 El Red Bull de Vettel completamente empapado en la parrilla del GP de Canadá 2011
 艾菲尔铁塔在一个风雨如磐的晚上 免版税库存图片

==

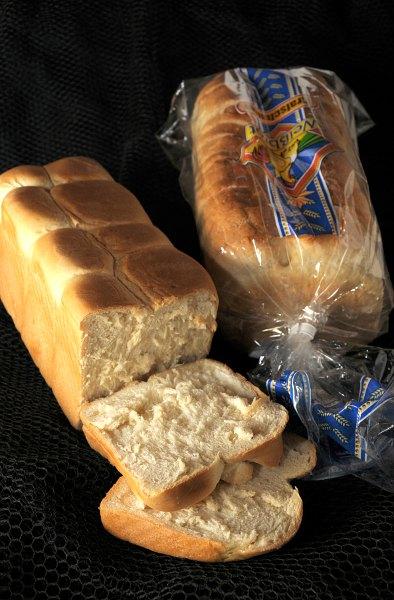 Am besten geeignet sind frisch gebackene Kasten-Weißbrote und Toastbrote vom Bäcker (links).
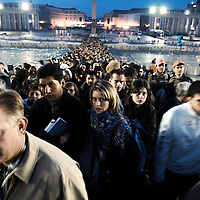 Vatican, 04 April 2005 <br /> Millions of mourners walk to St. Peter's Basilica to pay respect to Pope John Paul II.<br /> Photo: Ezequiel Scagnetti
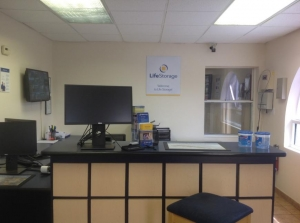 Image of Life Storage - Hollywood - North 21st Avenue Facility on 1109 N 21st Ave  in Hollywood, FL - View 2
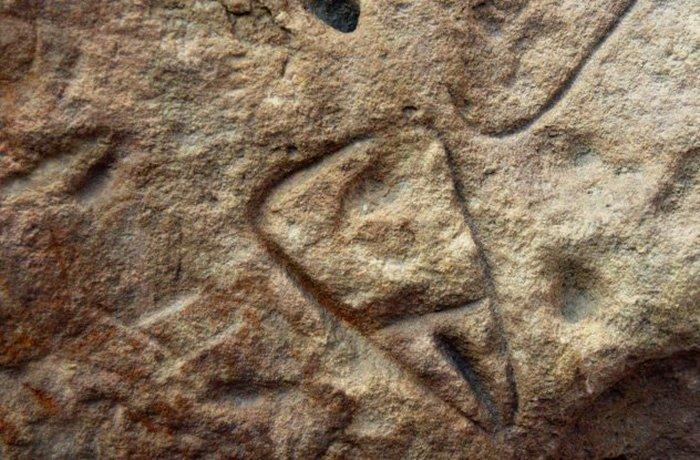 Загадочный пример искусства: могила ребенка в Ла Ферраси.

Exercise:
The answer should consist only of the lines above from the one with "Am besten geeignet" through the one with "Загадочный пример искусства: могила", repeated exactly, with no pictures among them.

Finished exercise:
 Am besten geeignet sind frisch gebackene Kasten-Weißbrote und Toastbrote vom Bäcker (links).
 Vatican, 04 April 2005 <br /> Millions of mourners walk to St. Peter's Basilica to pay respect to Pope John Paul II.<br /> Photo: Ezequiel Scagnetti
 Image of Life Storage - Hollywood - North 21st Avenue Facility on 1109 N 21st Ave  in Hollywood, FL - View 2
 Загадочный пример искусства: могила ребенка в Ла Ферраси.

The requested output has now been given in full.